O gün Ali, babasını öldürmüştü ve adamları da Ali'yi üç kurşunla kana bulamıştı. Her şey saniyeler içinde olmuş ve Ali'yi vurulmaktan kurtaramamıştı. Polisler gelmeden oradan ayrılmışlardı ve Ali'yi güvenli bir hastaneye gelmişlerdi.

Aklında bir tek Ali ve Feza vardı. Feza babası tarafından şiddete uğramıştı. Vücudunda hatrı sayılır yaralar vardı. Vücut yarası geçerdi de içinde ki yaralar nasıl geçecekti onu hiç bilmiyordu.

Kapıyı açıp derin bir nefes aldı. Büyük ihtimalle uyuyordu. Kapıyı. Yine sessizce kapıyı kapatıp yanına ilerledi. Feza kaşlarını çatmış bir şeyler sayıklıyordu.

"Ali...Ali.... Kurtar beni"Fırat'ın gözleri dolu bir şekilde yatağa oturup Feza'nın ellerini tuttu. Üst kısmına öpüp yaşların gözlerinden akmasına izin verdi. Belki de hayatı boyunca bu kadar ağlamamıştı.

"Güzelim uyan"dedi. Hafifçe uzanıp saçlarını geriye atıp nemli alnını öptü. Feza gözlerini kırpıştırarak hafifçe açtı gözlerini. İlk boş boş bakan gözleri,abisini gördüğü an dolmaya başladı. Hafifçe  yattığı yerden doğrulup burnunu çekti.

"Abi Ali nasıl"dedi her zaman ki gibi. Fırat gözlerini kapatıp nefes aldı. Güce ihtiyaçı vardı ama sanki artık şu günler tükeniyor gibiydi.

"İyi abicim. Doktorlar tedbir amacı uyutuyorlar. Ama iyileşecek sana söz veriyorum"dedi Fırat tebessümle. Feza ayağa kalktı.

"Abi ben Ali'yi görmek istiyorum"dedi ağlamaklı sesiyle. Fırat yanına gidip iki eliyle omuzlarından tuttu.

"Güzelim iyi olacak mısın görünce? Bak.."gözlerini kapatıp daha iyi cümle kurmak için bekledi. Feza ise iç çeke çeke ağlıyordu.

"Ali'yi en son gördüğün gibi kalsın düşüncelerinde. Gözlerini açsın ilk sen olacaksın yanında"dedi. Feza başını iki yana sallayıp abisinin kollarından kurtuldu. 

"Hayır abi. Görmek istiyorum. Hem hem o beni görürse,hissederse uyanır. Belki beni duyarsa açar gözlerini. O Feza'sını bırakmaz abi"dedi gözleri doluyken bile gülümsedi.

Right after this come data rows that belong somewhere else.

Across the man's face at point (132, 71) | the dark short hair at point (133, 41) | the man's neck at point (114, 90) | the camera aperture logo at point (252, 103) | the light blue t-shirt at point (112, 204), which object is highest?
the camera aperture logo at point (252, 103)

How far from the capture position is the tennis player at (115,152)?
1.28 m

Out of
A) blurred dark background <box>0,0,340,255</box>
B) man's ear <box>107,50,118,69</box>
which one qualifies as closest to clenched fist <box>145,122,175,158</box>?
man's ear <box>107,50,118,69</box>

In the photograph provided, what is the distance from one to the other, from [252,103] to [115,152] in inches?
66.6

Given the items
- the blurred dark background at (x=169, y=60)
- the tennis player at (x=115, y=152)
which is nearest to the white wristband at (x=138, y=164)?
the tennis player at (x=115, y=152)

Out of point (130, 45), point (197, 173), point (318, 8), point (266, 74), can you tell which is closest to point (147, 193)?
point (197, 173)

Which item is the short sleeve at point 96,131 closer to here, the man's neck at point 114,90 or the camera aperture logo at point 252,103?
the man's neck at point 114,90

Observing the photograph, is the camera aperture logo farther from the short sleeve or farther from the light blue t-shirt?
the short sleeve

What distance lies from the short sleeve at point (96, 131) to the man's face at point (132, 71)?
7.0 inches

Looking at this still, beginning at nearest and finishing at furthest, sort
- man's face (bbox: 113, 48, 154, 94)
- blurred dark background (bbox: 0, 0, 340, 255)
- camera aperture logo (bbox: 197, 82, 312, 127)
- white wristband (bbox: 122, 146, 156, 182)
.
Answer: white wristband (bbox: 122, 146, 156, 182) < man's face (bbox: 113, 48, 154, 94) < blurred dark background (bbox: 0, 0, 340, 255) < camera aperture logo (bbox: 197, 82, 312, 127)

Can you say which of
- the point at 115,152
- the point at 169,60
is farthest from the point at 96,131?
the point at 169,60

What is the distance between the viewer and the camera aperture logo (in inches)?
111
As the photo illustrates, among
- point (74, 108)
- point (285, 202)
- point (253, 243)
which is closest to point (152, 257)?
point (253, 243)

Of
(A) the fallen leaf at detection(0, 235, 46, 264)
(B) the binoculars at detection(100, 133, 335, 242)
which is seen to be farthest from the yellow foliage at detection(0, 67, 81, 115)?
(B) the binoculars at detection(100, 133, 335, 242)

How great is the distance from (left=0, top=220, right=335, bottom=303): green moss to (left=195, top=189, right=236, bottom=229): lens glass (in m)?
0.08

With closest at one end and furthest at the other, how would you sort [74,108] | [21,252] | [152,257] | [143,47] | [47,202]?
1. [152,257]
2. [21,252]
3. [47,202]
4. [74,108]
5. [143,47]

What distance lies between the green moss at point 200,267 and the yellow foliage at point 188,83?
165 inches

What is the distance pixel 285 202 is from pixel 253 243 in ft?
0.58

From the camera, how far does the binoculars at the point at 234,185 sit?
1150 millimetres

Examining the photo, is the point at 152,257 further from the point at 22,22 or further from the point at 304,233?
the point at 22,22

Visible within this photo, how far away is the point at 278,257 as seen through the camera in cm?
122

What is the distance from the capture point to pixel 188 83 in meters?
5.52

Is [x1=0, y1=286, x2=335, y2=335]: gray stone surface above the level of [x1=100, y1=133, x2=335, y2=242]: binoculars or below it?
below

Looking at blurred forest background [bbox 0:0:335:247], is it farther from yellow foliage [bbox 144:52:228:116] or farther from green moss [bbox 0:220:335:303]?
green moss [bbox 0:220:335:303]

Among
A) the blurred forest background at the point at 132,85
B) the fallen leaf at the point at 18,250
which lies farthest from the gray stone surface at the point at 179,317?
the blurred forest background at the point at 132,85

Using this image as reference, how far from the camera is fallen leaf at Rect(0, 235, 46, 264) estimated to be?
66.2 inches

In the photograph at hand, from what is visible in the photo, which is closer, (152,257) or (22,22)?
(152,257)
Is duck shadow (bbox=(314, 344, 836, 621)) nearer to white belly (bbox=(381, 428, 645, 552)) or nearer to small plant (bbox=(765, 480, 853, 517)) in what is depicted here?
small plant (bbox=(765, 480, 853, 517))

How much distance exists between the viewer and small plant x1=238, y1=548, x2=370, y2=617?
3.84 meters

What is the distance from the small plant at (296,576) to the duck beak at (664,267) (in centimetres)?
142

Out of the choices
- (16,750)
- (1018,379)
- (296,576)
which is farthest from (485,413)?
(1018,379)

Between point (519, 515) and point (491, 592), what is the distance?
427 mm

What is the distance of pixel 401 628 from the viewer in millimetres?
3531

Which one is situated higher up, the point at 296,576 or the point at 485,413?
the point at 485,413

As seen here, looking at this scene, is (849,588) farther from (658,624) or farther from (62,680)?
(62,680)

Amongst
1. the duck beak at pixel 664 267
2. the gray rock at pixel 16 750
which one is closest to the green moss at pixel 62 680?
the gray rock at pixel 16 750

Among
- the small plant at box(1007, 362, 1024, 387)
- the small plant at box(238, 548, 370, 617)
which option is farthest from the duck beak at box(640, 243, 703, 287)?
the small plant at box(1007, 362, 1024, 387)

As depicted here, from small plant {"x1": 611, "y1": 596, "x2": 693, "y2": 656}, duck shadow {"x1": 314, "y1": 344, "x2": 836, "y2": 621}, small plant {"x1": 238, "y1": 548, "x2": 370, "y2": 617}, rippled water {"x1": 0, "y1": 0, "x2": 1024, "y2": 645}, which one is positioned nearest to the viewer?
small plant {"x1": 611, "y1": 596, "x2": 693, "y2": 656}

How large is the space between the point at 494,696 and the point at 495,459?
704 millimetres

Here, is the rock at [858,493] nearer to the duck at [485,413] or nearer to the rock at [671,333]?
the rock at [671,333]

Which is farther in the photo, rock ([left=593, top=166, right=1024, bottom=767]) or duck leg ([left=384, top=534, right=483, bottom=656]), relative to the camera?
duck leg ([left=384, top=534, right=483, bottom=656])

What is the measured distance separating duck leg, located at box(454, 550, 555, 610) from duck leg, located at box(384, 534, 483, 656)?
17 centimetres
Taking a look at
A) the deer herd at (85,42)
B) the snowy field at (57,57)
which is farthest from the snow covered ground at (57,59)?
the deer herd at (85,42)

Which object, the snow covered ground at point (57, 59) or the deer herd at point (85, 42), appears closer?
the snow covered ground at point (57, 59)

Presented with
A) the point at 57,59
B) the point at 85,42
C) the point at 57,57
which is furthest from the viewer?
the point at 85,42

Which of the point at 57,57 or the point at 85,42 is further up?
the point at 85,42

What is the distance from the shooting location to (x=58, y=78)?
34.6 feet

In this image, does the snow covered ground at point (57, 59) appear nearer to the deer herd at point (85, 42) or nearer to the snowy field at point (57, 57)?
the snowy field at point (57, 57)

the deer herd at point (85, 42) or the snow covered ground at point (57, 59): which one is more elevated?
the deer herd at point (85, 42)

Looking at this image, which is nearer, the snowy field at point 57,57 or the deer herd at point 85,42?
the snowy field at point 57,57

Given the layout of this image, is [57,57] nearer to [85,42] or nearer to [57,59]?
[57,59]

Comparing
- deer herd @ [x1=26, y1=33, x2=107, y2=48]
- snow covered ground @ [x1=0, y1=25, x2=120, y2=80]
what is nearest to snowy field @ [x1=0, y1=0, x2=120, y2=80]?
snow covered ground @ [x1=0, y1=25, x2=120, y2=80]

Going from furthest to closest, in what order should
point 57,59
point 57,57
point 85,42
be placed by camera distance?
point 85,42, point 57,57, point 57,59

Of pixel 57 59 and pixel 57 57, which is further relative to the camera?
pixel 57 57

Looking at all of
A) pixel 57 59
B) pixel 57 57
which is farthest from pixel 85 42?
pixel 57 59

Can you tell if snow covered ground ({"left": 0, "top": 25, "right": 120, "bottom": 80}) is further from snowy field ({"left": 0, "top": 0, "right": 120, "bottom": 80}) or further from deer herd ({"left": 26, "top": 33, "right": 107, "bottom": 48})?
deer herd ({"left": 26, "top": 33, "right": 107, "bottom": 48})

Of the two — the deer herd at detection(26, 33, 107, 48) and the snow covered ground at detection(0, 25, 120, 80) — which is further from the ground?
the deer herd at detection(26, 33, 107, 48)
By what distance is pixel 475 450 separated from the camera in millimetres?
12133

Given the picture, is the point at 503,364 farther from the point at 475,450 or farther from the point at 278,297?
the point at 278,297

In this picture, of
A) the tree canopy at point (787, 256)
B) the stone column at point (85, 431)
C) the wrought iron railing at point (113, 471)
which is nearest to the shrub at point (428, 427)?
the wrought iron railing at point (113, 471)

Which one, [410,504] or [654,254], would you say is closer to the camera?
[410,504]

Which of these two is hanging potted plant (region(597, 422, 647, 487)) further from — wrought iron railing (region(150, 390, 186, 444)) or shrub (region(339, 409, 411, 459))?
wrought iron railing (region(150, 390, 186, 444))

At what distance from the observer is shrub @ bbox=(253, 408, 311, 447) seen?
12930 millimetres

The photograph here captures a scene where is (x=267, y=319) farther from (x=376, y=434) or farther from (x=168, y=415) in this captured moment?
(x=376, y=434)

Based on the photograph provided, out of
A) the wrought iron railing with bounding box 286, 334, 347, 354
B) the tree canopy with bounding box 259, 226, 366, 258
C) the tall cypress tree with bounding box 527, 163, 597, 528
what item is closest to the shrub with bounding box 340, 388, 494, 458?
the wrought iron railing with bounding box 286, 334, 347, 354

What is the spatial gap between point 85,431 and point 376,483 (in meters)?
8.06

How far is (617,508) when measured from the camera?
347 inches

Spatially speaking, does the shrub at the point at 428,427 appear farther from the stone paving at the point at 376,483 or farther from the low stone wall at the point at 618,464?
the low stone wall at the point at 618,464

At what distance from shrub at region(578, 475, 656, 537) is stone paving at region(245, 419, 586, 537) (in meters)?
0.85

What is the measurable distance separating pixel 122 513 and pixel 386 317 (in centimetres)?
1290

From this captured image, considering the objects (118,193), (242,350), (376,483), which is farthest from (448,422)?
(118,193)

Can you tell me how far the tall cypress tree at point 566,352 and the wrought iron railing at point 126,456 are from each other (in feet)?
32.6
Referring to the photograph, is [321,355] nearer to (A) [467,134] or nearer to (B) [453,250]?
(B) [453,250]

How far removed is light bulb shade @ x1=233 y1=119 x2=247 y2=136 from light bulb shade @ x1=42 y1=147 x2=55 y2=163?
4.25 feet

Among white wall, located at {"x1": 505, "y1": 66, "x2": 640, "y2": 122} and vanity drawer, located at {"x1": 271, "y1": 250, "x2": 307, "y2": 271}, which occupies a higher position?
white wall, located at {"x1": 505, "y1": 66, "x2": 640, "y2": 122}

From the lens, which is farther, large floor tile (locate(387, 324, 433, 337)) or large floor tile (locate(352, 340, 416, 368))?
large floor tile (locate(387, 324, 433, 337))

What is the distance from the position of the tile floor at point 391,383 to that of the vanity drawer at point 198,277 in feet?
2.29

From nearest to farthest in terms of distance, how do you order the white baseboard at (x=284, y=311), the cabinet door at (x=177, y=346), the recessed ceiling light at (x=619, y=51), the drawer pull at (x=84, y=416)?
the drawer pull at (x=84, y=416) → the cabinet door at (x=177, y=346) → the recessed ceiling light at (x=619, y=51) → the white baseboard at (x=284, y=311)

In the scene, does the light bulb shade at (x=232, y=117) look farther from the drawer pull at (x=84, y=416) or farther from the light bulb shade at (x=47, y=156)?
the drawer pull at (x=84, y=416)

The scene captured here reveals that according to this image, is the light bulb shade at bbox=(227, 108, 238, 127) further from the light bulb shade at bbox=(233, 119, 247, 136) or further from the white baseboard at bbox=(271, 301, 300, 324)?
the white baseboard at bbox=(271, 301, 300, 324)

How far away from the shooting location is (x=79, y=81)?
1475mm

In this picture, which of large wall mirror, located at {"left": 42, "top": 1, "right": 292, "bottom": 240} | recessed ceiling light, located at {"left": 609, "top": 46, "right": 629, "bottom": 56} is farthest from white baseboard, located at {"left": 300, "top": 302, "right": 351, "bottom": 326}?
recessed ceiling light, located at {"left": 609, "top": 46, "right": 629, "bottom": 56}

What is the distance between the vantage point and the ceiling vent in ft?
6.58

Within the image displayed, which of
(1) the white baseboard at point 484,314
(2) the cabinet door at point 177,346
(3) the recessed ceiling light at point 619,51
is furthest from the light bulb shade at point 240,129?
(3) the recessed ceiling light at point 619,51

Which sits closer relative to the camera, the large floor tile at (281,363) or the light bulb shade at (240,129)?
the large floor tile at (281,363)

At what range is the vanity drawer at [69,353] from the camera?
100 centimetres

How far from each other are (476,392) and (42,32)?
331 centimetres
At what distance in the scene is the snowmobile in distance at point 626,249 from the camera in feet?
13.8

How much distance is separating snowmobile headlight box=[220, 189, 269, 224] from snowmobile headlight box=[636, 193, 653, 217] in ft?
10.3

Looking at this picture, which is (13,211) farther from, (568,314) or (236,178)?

"O bana ilaç olmuşken ben ona iyi gelemiyorum bile abi. Bırak gideyim"dedi Feza abisine umut dolu bakarak. Fırat başını sallayıp kolundan tutup onu yönlendirdi.

Feza dudaklarında gülümseme varken gözleri yaşlıydı. Fırat hemşireye haber vermek için yanından giderken, Feza diğerlerinin yanına gitti.

"Abi"dedi Feza sadece. İbrahim sesini duyar duymaz hızlıca Feza'ya sarıldı.

"Bebeğim iyi misin?"dedi İbrahim. Feza ona onaylayıp kollarından ayrıldı. Yavuz'a doğru ilerledi.

"Yavuz abi Ali nasıl?"dedi titrek sesiyle. Yavuz üzgünce Feza'ya baktı.

"İyi olucak Feza. Sen güçlü ol ve onun yanında olduğunu hissettir. Eminim seni duyunca uyanacak"dedi ve Feza'ya sarıldı.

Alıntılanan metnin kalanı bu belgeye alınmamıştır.